左心不全では、左心房への流入が障害され、肺循環のうつ滞が生じます。肺胞に組織液や血液が浸み出し、酸素の取り込みが障害されることにより呼吸困難が生じます。左心不全の初期には、夜間就寝後に呼吸が苦しくて目が覚めることがあります。

横になることで末梢からの静脈還流量が増加し、肺うつ血が生じることが原因で、上半身を起こすことにより症状は軽減します(起座呼吸)。また、呼吸困難に伴い、ピンク色もしくは血性の痰を伴う咳がみられます。右心不全では、静脈系から右心系への還流が障害されることにより、静脈圧の上昇と、手足を中心とした浮腫(むくみ) がみられます。

浮腫は一般に、心臓や腎臓の機能が低下して、体の組織間に異常に多くの水分が貯まった状態をいいます。起床直後には目立たない足の浮腫が、夕方になると増強し、靴を履けなくなることもあります。

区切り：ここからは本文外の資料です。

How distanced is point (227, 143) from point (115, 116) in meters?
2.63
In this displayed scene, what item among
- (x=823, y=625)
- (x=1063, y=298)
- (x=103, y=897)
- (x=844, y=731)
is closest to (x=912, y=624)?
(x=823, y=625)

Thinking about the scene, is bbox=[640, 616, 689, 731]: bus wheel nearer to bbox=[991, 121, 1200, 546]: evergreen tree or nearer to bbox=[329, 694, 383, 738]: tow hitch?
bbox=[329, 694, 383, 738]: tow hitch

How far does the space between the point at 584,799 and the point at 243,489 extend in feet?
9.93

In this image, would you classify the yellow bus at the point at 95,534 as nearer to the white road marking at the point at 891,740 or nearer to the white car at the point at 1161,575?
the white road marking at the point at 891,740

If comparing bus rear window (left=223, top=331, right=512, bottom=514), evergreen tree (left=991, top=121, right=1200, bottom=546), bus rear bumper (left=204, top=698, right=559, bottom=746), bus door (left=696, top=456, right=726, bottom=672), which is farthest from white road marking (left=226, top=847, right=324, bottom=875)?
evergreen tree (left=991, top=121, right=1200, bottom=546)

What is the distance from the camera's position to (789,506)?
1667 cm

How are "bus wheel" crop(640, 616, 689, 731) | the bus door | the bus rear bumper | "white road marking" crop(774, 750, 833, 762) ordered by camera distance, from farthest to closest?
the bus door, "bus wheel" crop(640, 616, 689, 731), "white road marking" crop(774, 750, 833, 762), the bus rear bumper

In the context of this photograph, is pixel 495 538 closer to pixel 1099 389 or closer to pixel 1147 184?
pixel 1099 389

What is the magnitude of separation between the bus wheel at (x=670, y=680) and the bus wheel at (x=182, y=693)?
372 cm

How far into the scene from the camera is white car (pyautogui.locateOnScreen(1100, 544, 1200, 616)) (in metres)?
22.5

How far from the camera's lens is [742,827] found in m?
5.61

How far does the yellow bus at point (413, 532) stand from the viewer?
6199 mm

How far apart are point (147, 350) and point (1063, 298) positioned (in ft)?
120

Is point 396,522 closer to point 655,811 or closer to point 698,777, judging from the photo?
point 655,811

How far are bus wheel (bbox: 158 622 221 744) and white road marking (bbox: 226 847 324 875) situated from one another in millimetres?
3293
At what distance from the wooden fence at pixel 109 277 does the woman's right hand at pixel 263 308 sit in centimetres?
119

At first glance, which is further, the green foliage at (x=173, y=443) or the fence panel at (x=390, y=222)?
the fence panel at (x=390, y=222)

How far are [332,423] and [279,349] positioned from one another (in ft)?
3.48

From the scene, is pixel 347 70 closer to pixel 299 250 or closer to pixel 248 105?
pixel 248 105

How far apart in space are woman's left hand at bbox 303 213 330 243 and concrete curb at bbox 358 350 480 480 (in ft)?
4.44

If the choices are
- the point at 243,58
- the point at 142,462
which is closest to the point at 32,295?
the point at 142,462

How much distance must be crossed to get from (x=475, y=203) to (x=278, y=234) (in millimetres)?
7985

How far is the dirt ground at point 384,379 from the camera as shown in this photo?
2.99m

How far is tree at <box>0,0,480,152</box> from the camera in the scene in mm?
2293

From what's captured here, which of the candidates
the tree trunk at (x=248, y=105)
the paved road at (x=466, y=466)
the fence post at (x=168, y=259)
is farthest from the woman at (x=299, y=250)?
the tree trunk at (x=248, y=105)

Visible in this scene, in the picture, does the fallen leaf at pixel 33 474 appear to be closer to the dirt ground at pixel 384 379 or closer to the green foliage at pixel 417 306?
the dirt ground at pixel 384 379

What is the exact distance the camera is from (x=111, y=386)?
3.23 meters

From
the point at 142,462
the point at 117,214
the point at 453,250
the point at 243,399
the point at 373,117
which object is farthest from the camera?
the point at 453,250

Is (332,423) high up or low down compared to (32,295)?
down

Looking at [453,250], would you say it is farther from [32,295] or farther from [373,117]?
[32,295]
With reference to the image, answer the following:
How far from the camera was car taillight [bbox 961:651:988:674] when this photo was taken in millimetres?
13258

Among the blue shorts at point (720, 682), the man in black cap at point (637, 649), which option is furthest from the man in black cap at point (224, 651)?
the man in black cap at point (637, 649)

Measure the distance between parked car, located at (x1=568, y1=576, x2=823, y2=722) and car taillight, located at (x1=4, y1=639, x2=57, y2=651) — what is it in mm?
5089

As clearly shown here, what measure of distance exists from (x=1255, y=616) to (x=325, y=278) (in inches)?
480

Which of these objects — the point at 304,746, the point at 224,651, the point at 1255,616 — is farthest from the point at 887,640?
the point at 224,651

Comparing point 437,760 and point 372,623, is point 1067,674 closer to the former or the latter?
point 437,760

下肢の浮腫は、静脈の機能不全、腎疾患、肝疾患など心疾患以外でみられることも多く、特に中年以降の女性では、明らかな疾患がなくともしばしばみられます。心不全による浮腫には、下肢を中心に全身にみられること、出現に先立って体重増叫がみられること、呼吸困難など他の心不全症状をことなどの特徴があります。消化管や肝臓など腹部の臓器にうっ血が生じると、食欲低下、腹部膨満感、肝機能低下などをきたします。

消化管のうっ血は、蠕動運動の低下による食欲低下、便秘、嘔気などの消化器症状をきたすばかりでなく、利尿薬や強心薬などの経口薬の吸収効率を悪化させ、薬剤の効果が低下することで心不全がさらに悪化することがあります。